**TASK STATEMENT:** Please write out every line again, starting with the line that contains "What is the distance from where" and going on through the end of the data, with 18 added to each distance given in the answers.

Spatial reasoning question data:
----------
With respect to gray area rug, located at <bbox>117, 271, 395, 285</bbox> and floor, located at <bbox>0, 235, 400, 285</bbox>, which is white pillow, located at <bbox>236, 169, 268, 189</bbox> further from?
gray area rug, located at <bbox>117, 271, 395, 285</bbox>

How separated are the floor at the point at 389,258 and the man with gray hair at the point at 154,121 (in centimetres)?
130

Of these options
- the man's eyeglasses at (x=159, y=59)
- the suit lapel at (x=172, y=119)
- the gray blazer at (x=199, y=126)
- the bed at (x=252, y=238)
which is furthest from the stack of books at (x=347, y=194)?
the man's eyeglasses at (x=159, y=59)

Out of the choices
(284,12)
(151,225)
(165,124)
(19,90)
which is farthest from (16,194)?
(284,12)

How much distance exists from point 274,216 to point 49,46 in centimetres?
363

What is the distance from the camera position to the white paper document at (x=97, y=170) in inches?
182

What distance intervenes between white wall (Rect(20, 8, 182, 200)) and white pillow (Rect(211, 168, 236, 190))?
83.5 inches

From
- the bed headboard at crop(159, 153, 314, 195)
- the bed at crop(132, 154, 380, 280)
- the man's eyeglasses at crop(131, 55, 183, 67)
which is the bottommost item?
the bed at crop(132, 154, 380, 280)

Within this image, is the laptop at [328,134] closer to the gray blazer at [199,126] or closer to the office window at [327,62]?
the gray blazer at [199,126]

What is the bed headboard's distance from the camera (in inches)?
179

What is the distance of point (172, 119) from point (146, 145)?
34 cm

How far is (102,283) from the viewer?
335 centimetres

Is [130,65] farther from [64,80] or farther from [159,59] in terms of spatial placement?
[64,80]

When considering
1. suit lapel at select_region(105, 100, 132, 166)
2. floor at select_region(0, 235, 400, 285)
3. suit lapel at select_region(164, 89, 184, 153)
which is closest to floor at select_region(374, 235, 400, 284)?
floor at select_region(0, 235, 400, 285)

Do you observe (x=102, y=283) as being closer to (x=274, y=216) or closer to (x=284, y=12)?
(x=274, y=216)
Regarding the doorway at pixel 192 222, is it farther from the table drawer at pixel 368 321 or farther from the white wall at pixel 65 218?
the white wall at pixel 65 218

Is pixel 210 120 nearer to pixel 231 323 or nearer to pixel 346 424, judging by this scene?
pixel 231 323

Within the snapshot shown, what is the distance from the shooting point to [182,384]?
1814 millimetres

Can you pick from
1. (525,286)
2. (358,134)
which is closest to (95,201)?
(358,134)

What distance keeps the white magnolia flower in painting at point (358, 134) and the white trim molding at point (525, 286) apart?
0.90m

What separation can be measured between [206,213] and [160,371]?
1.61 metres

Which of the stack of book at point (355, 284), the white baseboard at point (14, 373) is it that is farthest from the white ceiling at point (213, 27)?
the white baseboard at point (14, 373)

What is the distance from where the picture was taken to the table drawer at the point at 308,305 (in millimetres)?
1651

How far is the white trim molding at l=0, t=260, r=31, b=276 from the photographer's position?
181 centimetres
----------
**OUTPUT BELOW:**
What is the distance from where the picture was taken to the table drawer at the point at 308,305 (in millimetres)?
1669

How far is the white trim molding at l=0, t=260, r=31, b=276 from the photographer's position?
199 centimetres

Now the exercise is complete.